- Exercise aim -
Skip every picture and copy only the lines from the one containing "Lada (ВАЗ) Granta" to the final line of the records below.

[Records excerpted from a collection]
● ● ● ● ● ● ●
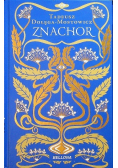 Znachor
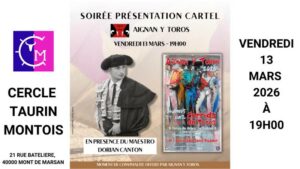 Mdm-cercle taurin-aignan2026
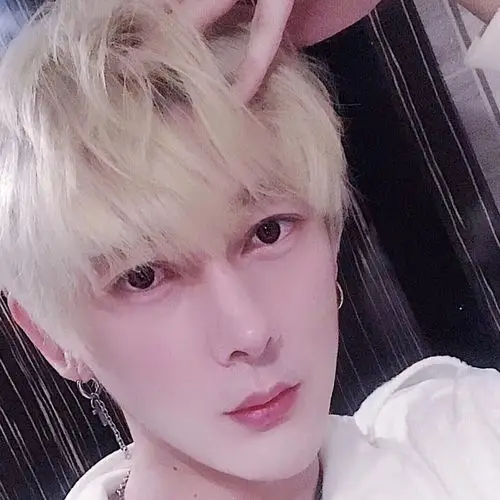 记得- 隋雨辰will u 唱吧,玩音乐,就上唱吧!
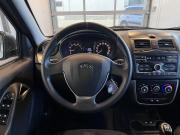 Lada (ВАЗ) Granta I Рестайлинг Чебоксары  - изображение 44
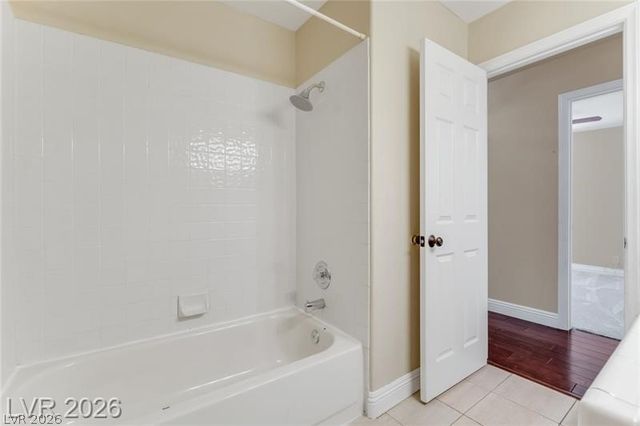 7 Crown Valley Drive, Henderson, NV 89074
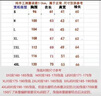 狄帝鯊（DIDISHA）牛仔馬甲男春夏寬松大碼潮流帥氣多口袋復(fù)古機(jī)車工裝無袖坎肩背心 灰色 2XL 曬單實(shí)拍圖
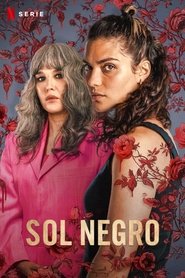 Image Sol negro (2025)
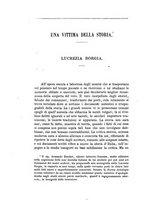 giornale/LO10020526/1866/V.2/00000634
● ● ● ● ● ● ●
- Your response -
 Lada (ВАЗ) Granta I Рестайлинг Чебоксары  - изображение 44
 7 Crown Valley Drive, Henderson, NV 89074
 狄帝鯊（DIDISHA）牛仔馬甲男春夏寬松大碼潮流帥氣多口袋復(fù)古機(jī)車工裝無袖坎肩背心 灰色 2XL 曬單實(shí)拍圖
 Image Sol negro (2025)
 giornale/LO10020526/1866/V.2/00000634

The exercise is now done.